Passage shown:
The film ends, appropriately, with another headache inducing moment. We fade out on a shot of a Pterodactyl. Oops, something that can leave the island at will. Can you say…Jurassic Park III? Be afraid. Be very afraid.

  • Cristina V.

    Hey there Ken,

    I read this article in the old Jabootu site, but couldn’t correct your mistakes because there was no option. Now I can help you fill in the gaps as to why TLW kinda sucks and keep you from giving Spielberg too much credit in ruining a movie. ‘Jurassic Park’ and ‘The Lost World’ were written by Michael Crichton so most of the stuff in the movie was from the source material.

    The Velociraptors large size is not really a Hollywood trait; they were that big in both novels.

    [Jaws featured characters you didn’t want to see eaten getting eaten. Here, only Bad Guys and nobodies get et.]

    In both novels, only bad guys get eaten. In TLW, only one good guy gets eaten.

    [Spielberg didn’t learn from the first Jurassic Park not to put annoying brat kids into it.]

    There were annoying kids in both novels, although they were altered a bit for the movies. In TLW, there was actually supposed to be another annoying kid besides Kelly, but I think Spielberg did the right thing in keeping him out.

Data section:
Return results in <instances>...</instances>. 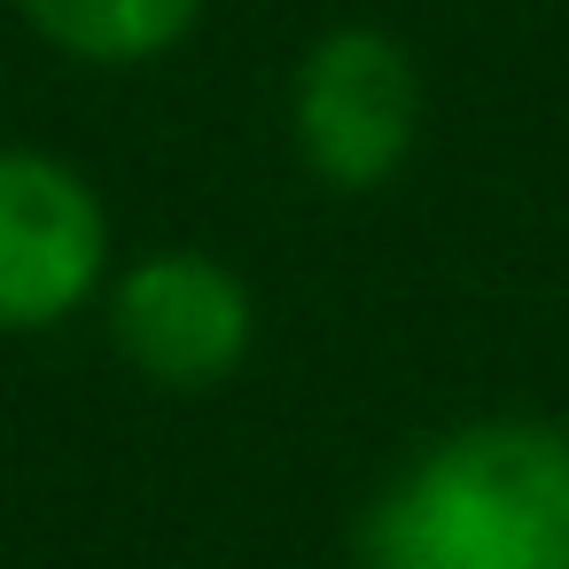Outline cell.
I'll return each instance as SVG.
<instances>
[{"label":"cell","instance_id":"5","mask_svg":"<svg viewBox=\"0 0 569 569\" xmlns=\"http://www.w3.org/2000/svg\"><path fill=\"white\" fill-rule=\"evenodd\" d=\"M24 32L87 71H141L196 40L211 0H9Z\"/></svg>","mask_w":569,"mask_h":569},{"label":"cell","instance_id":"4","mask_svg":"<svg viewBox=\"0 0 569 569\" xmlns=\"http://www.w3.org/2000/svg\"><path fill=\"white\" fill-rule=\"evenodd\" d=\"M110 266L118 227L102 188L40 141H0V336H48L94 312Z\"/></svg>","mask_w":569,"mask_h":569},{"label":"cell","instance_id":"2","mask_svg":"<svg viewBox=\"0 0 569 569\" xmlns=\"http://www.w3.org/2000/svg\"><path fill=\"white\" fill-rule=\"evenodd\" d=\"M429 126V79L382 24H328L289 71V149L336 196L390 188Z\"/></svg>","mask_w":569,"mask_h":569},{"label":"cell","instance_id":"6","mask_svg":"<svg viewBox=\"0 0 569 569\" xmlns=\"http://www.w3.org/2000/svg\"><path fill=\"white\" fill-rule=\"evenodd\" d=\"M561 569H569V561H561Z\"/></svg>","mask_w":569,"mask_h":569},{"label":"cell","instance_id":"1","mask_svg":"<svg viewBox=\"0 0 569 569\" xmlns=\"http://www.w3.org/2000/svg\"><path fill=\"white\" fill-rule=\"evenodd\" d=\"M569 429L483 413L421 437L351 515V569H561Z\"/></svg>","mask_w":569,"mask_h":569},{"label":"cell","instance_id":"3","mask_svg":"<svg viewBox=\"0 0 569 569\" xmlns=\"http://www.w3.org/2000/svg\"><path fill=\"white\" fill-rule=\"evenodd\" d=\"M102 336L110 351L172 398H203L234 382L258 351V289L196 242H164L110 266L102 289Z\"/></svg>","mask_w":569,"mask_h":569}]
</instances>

Required actions:
**A.** Retype the Lost World passage between "[Spielberg didn’t learn" and "keeping him out.", inclusive.
**B.** In the Lost World passage, why does the commenter say Spielberg shouldn't get too much credit for ruining the movie? Answer in one to three sentences.
**C.** According to the commenter in the Lost World passage, how many good guys get eaten in the novel of TLW?
The records come from a separate source.

List of solutions:
**A.**
[Spielberg didn’t learn from the first Jurassic Park not to put annoying brat kids into it.]

    There were annoying kids in both novels, although they were altered a bit for the movies. In TLW, there was actually supposed to be another annoying kid besides Kelly, but I think Spielberg did the right thing in keeping him out.

**B.** Michael Crichton wrote both "Jurassic Park" and "The Lost World," so most of what is in the movie came from his source material rather than from Spielberg.

**C.** Only one.